What is required. Turn the records below into a numbered list with one entry per line, dropping any blank lines. Leave the pictures out and keep only the text.

Record extracts.

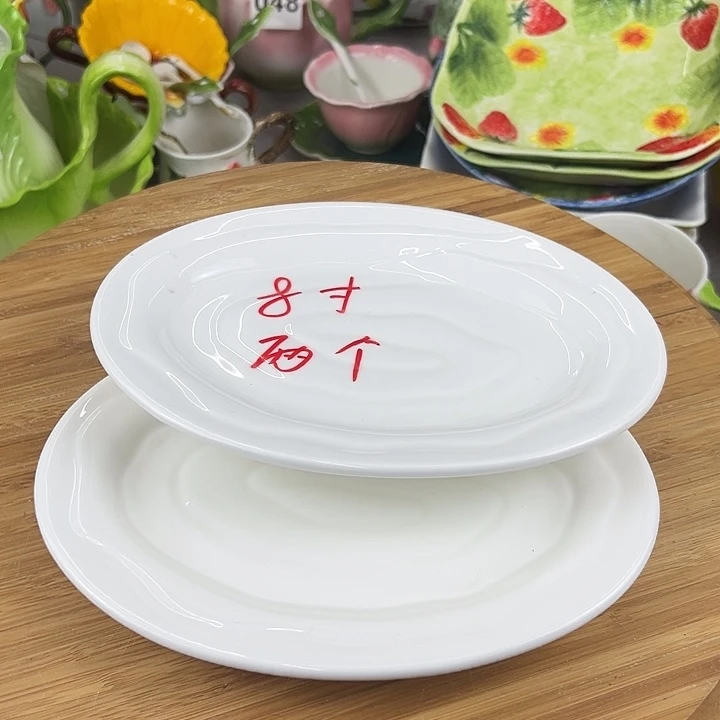 潮州创艺陶瓷餐具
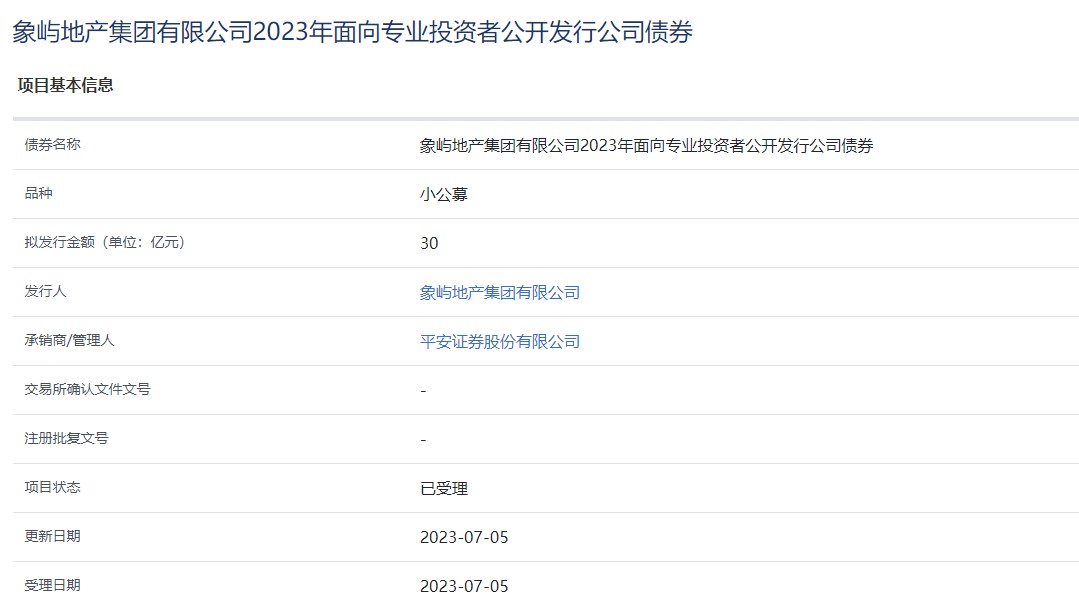 北京控股150亿元小公募债项目获上交所受理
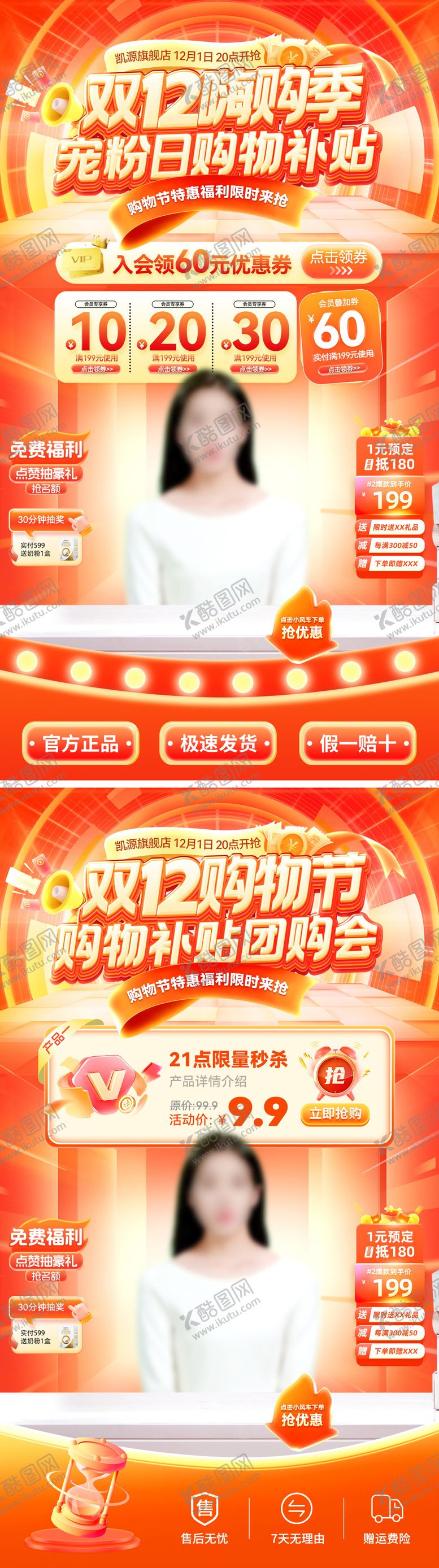 编号：98281212031416567002【酷图网】源文件下载-直播间双12嗨购季购物海报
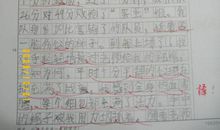 二年级叙事作文：跳绳_300字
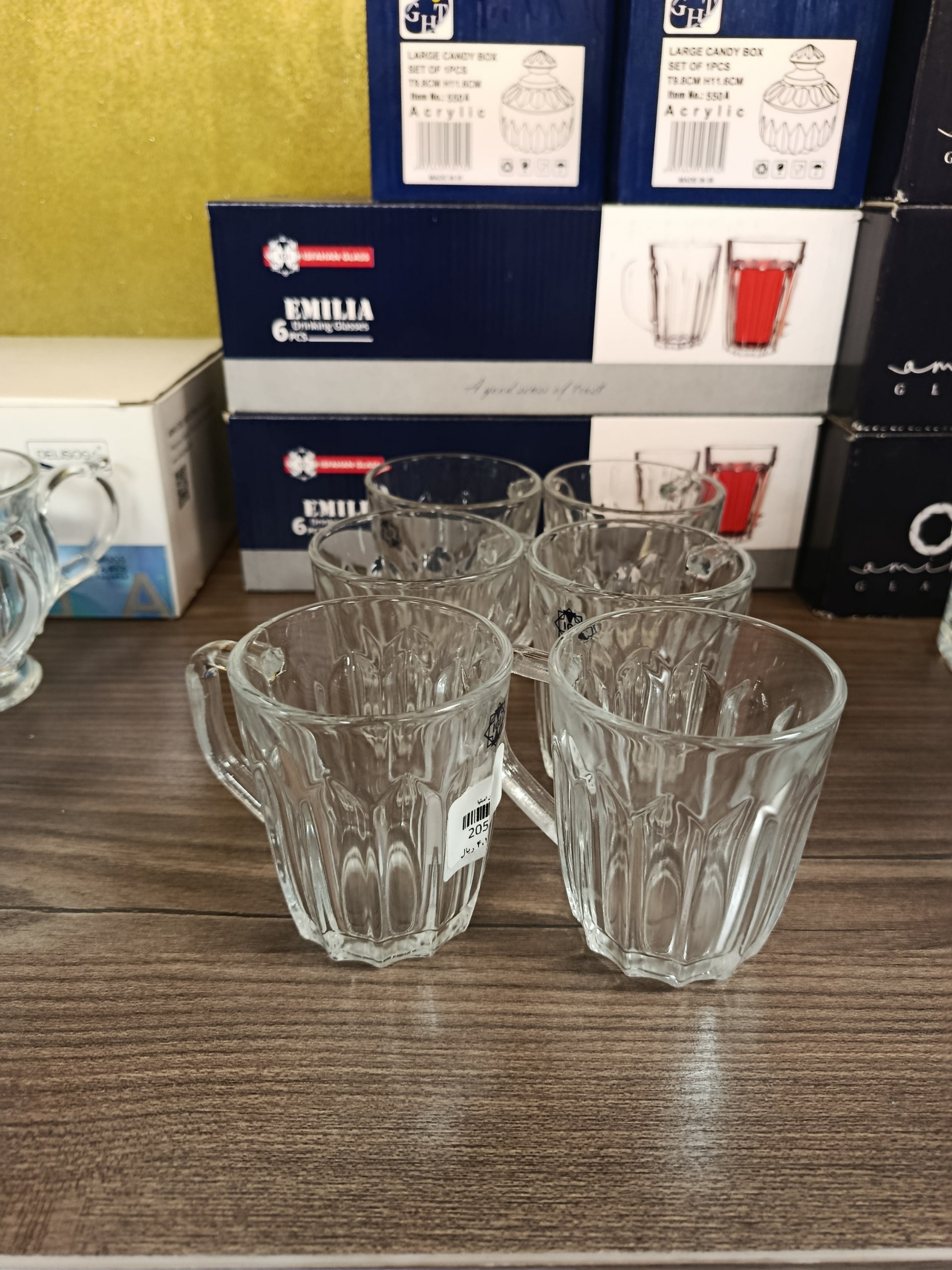 لیوان امیلیا Emilia Mug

Task result.
1.  潮州创艺陶瓷餐具
2.  北京控股150亿元小公募债项目获上交所受理
3.  编号：98281212031416567002【酷图网】源文件下载-直播间双12嗨购季购物海报
4.  二年级叙事作文：跳绳_300字
5.  لیوان امیلیا Emilia Mug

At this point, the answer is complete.